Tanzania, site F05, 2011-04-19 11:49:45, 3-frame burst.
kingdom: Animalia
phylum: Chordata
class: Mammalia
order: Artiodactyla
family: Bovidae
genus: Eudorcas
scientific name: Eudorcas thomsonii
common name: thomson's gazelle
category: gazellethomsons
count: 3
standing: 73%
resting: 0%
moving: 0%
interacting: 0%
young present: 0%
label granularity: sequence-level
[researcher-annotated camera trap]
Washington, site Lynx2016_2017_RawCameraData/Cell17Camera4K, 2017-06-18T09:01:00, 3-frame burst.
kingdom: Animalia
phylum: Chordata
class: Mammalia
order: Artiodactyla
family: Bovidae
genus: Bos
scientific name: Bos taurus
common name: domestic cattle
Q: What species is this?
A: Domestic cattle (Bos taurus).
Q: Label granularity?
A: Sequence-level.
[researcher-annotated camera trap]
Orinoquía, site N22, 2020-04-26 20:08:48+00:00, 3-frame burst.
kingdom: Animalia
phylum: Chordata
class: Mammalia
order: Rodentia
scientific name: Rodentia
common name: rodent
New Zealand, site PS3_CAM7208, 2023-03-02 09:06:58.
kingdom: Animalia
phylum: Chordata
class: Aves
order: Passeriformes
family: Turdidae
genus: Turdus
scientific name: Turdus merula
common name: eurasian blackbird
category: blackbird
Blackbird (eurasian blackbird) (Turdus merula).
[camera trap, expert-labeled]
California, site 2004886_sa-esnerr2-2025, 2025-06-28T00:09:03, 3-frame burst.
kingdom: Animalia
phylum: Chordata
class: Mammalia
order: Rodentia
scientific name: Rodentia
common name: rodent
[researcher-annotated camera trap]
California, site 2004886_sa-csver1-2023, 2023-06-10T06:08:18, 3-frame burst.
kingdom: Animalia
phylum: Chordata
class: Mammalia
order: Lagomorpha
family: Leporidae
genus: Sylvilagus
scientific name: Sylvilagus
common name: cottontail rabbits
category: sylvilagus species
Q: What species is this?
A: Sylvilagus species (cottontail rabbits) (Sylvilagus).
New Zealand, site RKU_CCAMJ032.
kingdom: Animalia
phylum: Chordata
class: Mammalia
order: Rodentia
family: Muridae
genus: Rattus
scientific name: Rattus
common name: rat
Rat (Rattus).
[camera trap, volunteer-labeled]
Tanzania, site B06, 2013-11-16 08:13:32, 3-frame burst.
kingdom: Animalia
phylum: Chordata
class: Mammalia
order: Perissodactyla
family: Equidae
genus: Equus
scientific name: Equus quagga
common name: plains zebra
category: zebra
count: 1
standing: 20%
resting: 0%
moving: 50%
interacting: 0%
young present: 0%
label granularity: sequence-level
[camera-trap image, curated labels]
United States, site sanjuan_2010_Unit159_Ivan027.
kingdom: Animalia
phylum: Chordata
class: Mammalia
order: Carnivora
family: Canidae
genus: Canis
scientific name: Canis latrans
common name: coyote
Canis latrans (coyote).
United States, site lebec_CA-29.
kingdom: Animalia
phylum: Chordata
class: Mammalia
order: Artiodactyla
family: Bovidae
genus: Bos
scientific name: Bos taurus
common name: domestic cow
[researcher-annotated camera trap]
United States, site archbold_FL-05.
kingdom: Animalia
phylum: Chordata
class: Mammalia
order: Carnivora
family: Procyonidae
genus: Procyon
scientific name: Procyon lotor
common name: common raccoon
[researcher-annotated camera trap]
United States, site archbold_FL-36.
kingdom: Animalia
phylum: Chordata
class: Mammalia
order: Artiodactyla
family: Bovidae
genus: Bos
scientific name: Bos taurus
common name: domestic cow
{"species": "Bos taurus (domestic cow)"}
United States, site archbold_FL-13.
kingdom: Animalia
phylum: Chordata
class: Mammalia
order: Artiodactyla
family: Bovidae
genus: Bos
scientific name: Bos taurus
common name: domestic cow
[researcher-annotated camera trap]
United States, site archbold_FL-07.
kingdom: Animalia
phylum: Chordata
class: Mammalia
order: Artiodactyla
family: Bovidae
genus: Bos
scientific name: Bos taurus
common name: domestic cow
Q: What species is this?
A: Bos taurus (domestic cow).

++++++++++

_Problem statement:_
If a line comes after the one with "genus: Turdus", leave it out; reproduce exactly every line of the material from the first up to and including that one.

_Response:_
Tanzania, site F05, 2011-04-19 11:49:45, 3-frame burst.
kingdom: Animalia
phylum: Chordata
class: Mammalia
order: Artiodactyla
family: Bovidae
genus: Eudorcas
scientific name: Eudorcas thomsonii
common name: thomson's gazelle
category: gazellethomsons
count: 3
standing: 73%
resting: 0%
moving: 0%
interacting: 0%
young present: 0%
label granularity: sequence-level
[researcher-annotated camera trap]
Washington, site Lynx2016_2017_RawCameraData/Cell17Camera4K, 2017-06-18T09:01:00, 3-frame burst.
kingdom: Animalia
phylum: Chordata
class: Mammalia
order: Artiodactyla
family: Bovidae
genus: Bos
scientific name: Bos taurus
common name: domestic cattle
Q: What species is this?
A: Domestic cattle (Bos taurus).
Q: Label granularity?
A: Sequence-level.
[researcher-annotated camera trap]
Orinoquía, site N22, 2020-04-26 20:08:48+00:00, 3-frame burst.
kingdom: Animalia
phylum: Chordata
class: Mammalia
order: Rodentia
scientific name: Rodentia
common name: rodent
New Zealand, site PS3_CAM7208, 2023-03-02 09:06:58.
kingdom: Animalia
phylum: Chordata
class: Aves
order: Passeriformes
family: Turdidae
genus: Turdus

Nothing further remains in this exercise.